Hendricks-Backus received a bachelor's degree in painting and another in arts education from Kansas University. For more than a decade she's taught painting techniques to area students, but it limited the time she could spend with her own creative projects.
That changed a few years ago when she began curtailing her teaching responsibilities. Now it seems her artwork is popping up everywhere. She has a booth each year at Art in the Park and creates pieces for the annual arts auction at the Lawrence Arts Center, 200 W. Ninth St. Along with her display in the coffeehouse, she also exhibits work at the Fields Gallery, 712 Mass.
That doesn't mean she's quit her routine of teaching up-and-coming artists. She is still teaching at the Lawrence Arts Center, along with a class at Free State High School. But now she is able to spend most of her time with her own work.
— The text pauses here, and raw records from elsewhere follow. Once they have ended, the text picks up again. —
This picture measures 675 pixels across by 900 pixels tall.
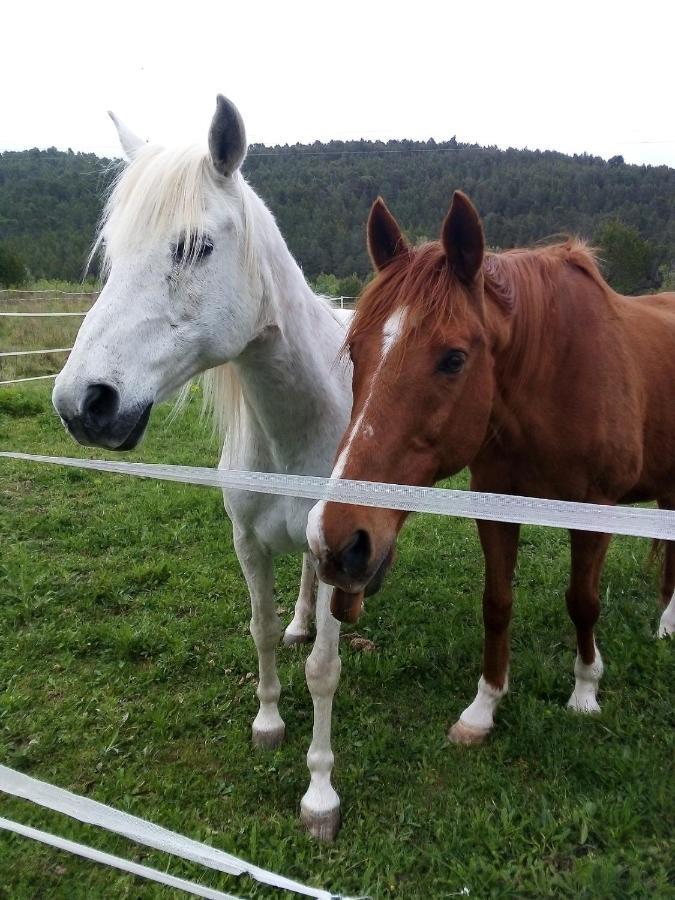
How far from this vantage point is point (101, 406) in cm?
154

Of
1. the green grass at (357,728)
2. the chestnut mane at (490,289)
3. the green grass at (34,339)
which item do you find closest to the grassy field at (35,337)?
the green grass at (34,339)

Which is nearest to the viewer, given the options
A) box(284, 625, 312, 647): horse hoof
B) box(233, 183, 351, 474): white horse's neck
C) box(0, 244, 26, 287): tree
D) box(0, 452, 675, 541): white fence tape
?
box(0, 452, 675, 541): white fence tape

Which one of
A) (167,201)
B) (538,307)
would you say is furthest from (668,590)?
(167,201)

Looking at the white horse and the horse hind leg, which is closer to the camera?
the white horse

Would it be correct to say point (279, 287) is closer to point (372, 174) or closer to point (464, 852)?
point (464, 852)

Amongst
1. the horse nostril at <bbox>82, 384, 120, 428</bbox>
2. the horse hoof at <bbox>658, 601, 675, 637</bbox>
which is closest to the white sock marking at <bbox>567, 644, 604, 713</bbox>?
the horse hoof at <bbox>658, 601, 675, 637</bbox>

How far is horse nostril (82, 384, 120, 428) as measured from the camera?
151 centimetres

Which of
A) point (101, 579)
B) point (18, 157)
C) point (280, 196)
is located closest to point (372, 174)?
point (280, 196)

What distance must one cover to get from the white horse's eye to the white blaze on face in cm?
59

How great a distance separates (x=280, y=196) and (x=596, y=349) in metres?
45.1

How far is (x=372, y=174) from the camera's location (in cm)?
4672

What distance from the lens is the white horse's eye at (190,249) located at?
Result: 66.5 inches

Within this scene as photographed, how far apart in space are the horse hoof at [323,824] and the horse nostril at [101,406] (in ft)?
5.89

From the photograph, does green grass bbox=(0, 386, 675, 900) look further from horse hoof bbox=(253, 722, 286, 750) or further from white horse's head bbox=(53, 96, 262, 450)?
white horse's head bbox=(53, 96, 262, 450)
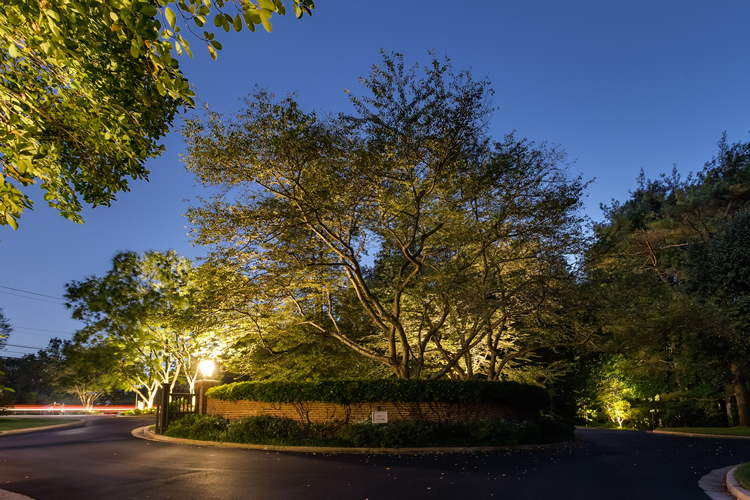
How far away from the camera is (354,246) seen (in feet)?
59.2

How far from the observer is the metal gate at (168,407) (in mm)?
18250

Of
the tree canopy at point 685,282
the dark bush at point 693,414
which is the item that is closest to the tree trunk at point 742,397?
the tree canopy at point 685,282

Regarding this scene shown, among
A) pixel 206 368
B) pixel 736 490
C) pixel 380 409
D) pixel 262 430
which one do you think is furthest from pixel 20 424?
pixel 736 490

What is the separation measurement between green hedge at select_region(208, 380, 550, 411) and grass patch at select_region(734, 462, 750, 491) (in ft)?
25.6

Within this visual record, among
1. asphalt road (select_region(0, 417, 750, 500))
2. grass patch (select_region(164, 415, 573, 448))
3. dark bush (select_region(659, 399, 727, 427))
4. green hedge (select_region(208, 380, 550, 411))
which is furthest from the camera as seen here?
dark bush (select_region(659, 399, 727, 427))

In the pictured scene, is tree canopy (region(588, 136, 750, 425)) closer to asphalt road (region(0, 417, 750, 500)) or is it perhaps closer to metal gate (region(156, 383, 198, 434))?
asphalt road (region(0, 417, 750, 500))

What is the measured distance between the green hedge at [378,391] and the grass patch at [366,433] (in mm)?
750

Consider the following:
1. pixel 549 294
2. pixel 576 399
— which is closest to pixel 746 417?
pixel 576 399

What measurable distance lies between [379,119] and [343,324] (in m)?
11.1

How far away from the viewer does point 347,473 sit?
31.4 feet

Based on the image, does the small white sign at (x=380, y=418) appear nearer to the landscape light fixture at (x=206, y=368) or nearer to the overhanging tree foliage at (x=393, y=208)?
the overhanging tree foliage at (x=393, y=208)

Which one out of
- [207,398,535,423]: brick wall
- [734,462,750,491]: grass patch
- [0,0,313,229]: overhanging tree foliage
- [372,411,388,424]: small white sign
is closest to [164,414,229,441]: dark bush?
[207,398,535,423]: brick wall

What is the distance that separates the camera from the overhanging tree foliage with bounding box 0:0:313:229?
12.4 ft

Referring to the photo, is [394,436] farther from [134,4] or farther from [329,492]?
[134,4]
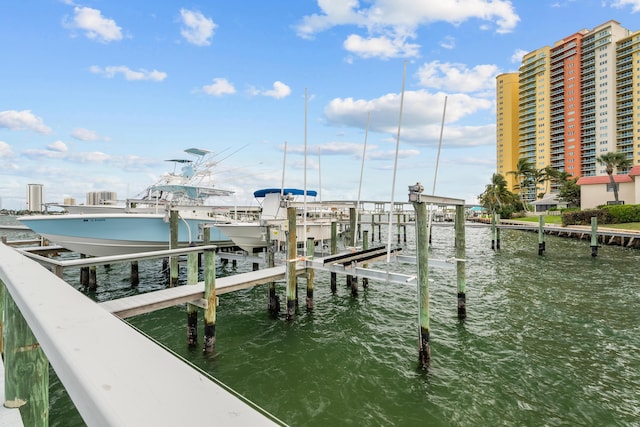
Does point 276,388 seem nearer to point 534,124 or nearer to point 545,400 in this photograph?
point 545,400

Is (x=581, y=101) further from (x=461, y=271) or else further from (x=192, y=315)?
(x=192, y=315)

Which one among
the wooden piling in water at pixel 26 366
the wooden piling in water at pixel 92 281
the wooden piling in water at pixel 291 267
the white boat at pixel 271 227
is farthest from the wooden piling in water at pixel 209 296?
the wooden piling in water at pixel 92 281

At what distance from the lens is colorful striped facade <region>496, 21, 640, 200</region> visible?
289 ft

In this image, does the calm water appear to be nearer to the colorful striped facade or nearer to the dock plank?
the dock plank

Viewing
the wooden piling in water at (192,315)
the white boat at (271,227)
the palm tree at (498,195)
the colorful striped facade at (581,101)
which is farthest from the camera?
the colorful striped facade at (581,101)

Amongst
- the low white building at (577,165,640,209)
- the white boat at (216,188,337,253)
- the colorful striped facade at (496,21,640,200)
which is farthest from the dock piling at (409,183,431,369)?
the colorful striped facade at (496,21,640,200)

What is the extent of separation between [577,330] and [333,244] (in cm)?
890

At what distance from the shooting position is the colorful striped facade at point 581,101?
3465 inches

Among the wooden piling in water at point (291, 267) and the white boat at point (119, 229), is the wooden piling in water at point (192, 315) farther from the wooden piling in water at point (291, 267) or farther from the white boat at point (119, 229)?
the white boat at point (119, 229)

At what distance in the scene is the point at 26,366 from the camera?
233cm

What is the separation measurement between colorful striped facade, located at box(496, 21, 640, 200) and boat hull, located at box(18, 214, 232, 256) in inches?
3851

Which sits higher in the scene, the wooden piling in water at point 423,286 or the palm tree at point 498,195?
the palm tree at point 498,195

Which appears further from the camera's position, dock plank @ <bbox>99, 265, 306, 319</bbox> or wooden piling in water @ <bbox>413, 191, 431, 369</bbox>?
wooden piling in water @ <bbox>413, 191, 431, 369</bbox>

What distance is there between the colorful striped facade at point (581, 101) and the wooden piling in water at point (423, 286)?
323 ft
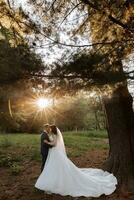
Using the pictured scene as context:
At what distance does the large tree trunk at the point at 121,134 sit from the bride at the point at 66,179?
353 mm

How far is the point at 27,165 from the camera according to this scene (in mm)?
11773

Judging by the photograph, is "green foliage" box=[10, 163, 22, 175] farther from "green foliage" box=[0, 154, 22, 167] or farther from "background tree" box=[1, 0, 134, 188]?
"background tree" box=[1, 0, 134, 188]

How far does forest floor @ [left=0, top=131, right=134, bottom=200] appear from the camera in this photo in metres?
8.87

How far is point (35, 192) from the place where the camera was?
358 inches

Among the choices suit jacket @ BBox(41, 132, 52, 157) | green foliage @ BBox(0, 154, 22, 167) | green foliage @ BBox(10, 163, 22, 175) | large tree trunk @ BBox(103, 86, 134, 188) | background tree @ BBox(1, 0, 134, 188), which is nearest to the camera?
background tree @ BBox(1, 0, 134, 188)

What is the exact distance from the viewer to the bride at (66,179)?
890cm

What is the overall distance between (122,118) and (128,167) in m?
1.25

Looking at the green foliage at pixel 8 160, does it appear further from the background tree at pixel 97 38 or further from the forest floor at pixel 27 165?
the background tree at pixel 97 38

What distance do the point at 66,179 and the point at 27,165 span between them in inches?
114

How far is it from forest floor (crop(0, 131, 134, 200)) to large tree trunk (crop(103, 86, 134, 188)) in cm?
88

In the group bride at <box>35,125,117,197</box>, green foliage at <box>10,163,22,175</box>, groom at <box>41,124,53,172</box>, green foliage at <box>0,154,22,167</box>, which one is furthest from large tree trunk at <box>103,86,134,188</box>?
green foliage at <box>0,154,22,167</box>

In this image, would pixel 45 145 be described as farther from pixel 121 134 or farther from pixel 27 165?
pixel 27 165

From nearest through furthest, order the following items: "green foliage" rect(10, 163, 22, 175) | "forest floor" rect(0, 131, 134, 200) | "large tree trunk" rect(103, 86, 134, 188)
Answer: "forest floor" rect(0, 131, 134, 200)
"large tree trunk" rect(103, 86, 134, 188)
"green foliage" rect(10, 163, 22, 175)

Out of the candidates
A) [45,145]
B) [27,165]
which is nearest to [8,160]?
[27,165]
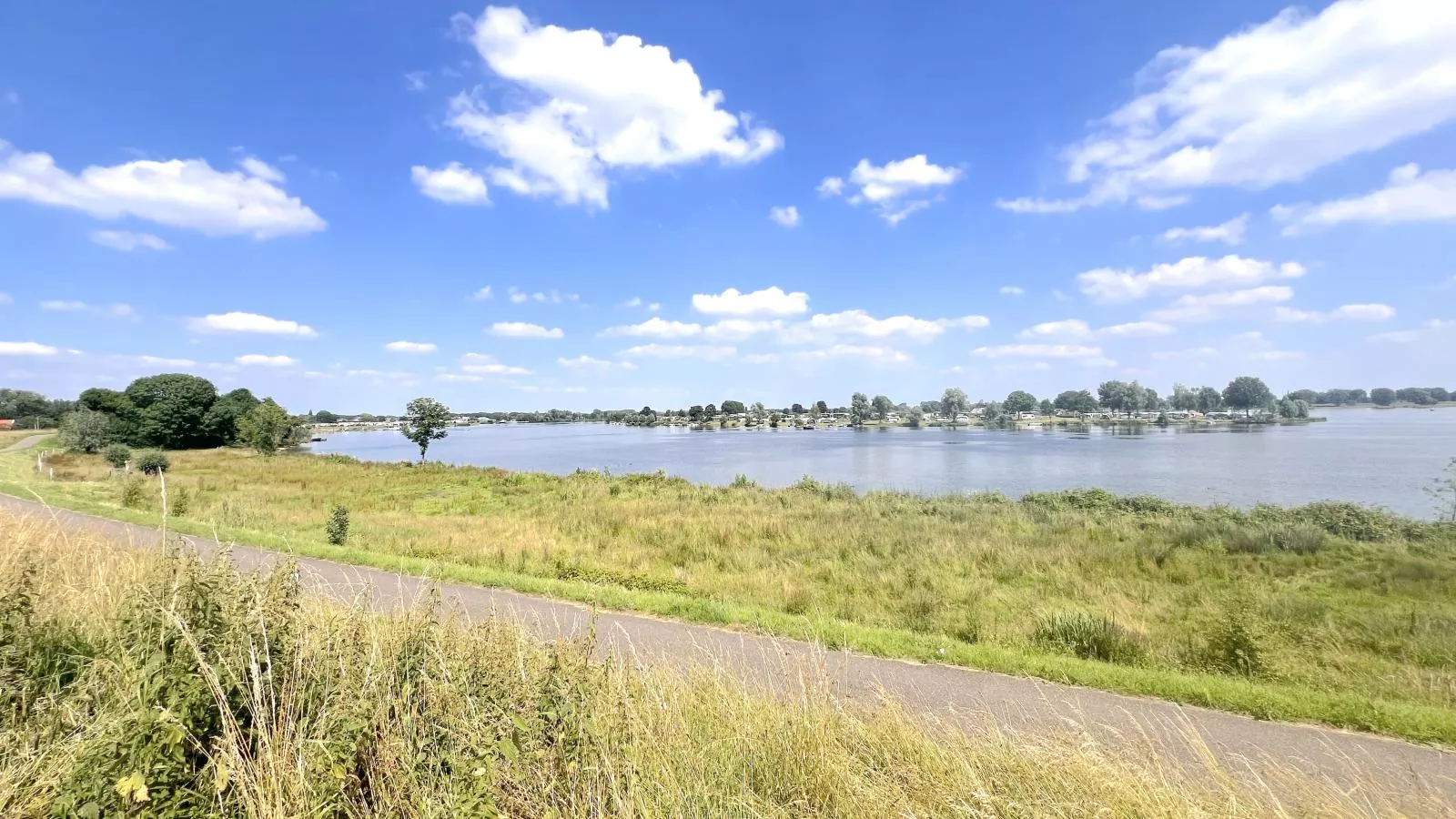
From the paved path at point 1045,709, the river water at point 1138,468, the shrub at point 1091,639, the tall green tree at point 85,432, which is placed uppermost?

"I usually spend time in the morning doing chores. Then I work in the studio until lunch. Then I'm off to teach class," she says.
It's amazing what she can get accomplished in her own routine each day, when she still works primarily only in the mornings, but Hendrichs-Backus says having her own workspace really helps out with her creative output. It's an out-building recently built on her property. One-third is devoted to garage space for her family, while one-third is for her art studio. The final third is for a much-needed, relaxing sauna.
"The space helps immensely. I did not have the space before to work," she says.
The artist spends her time dabbing on paint from her pallet, tweaking the color schemes until they convey the right amount of light and shadow. The varieties are endless, as she experiments with all cool color combinations, then all warm colors, then progressing one color at a time through the spectrum.
And for additional fun, she and some fellow local artists like to periodically throw art exhibits in an old barn.
So for Hendricks-Backus, it all comes down to enjoying the art process, and she hopes to convey that impression.
"I'd like for (people) to see the humor in the paintings, because I see the humor in them," she says. "I'd like it to be fun and playful to look at, and pleasing in the way the colors work together."